A Heartbeat Apart

As I sit here at the end of Father’s Day, I have a bittersweet taste in my mouth reminded of some childhood trauma that I still carry with me today.  It’s been roughly eight months since I’ve had regular interaction with my father and I can’t say that I feel too good about that.

I was reminded of the gulf between us when out of the blue, he called to speak to my daughter, who had reached out to him last week.  It felt like he was calling from 10,000 miles away, which is funny, because he actually was.  Literally he was calling from Israel, where he takes his summer vacation from his university professorship in the NY area.

Writing about the things that matter most sometimes pisses people off.  But there is no way to reach for the deeper truth, for the understanding, and yes, ultimately for the healing, if we choose to turn a blind eye to the events of our lives that have made us who we are.

I don’t need to bore you with the nasty specifics here.  Suffice it to say I am the product of a difficult and traumatic breakup that my parents went through when I was 16, and our family was ripped apart as a result.  As I sit here in the soft, sweet after glow of a Father’s Day/Graduation dinner for my honey, his children, brothers and father which we all shared at my (now our) home, I am reminded that no matter what twists and turns our lives take, no matter how far down the rabbit hole we are likely to travel, it is never too far, and more importantly, it is never too late to allow joy and love in.

So Papa, if you are reading this (since I missed your call) I wish you a very happy Father’s Day.  And even though we are 10,000 miles away, it is never too late to close that distance.  We are really only a heartbeat apart.

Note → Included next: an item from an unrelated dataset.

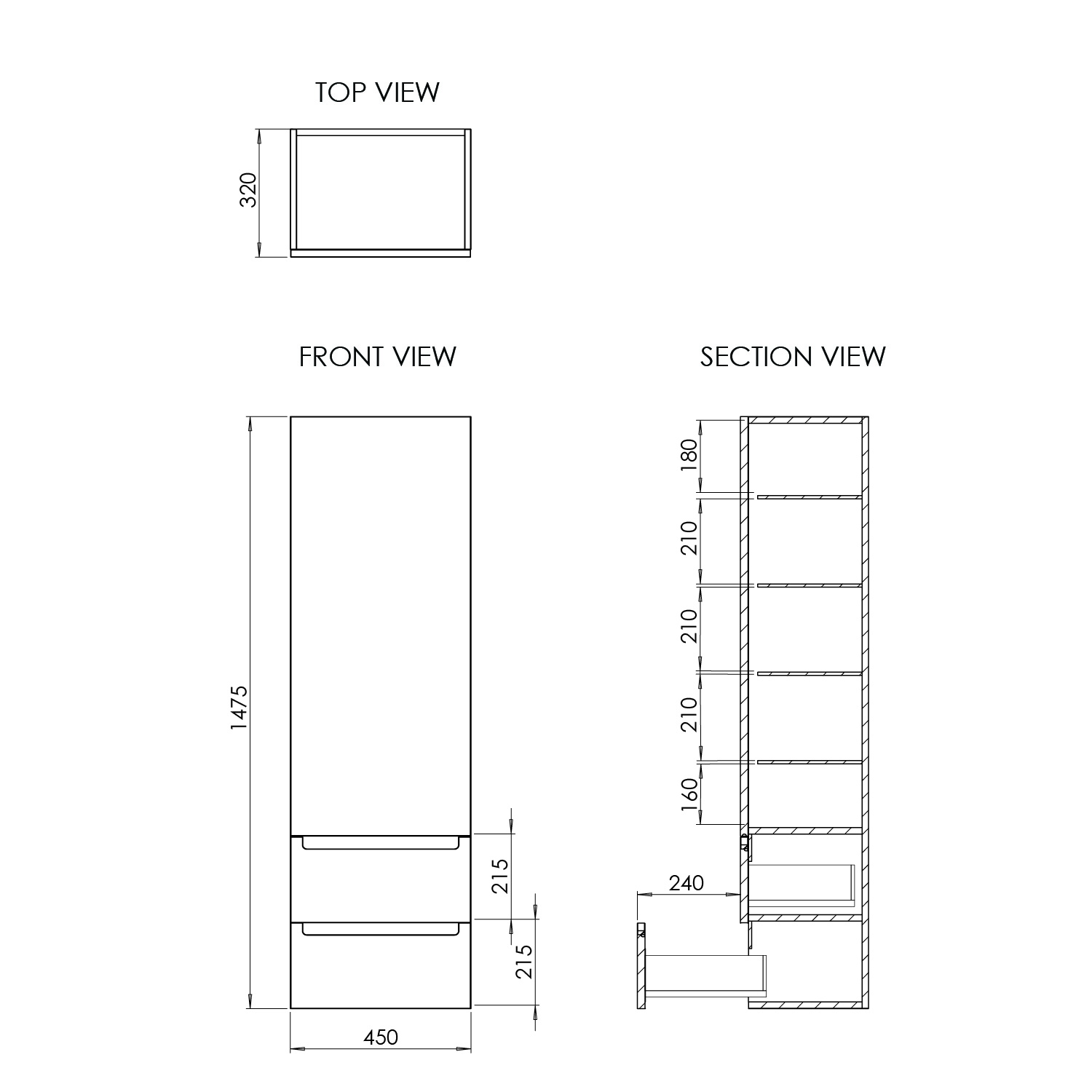 2D Line Drawing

2 Responses to A Heartbeat Apart
  1. Jenn Deutsch
    June 19, 2011 | 7:19 pm

    Love and hugs and support as always. I admire the way you can bare your soul to promote understanding, truth and healing. I admire the courage it takes to do this. Be who you are because you are special.

    • Diva-Mama
      June 20, 2011 | 8:39 pm

      I can’t imagine any other way of being and thank you for letting me know it resonates!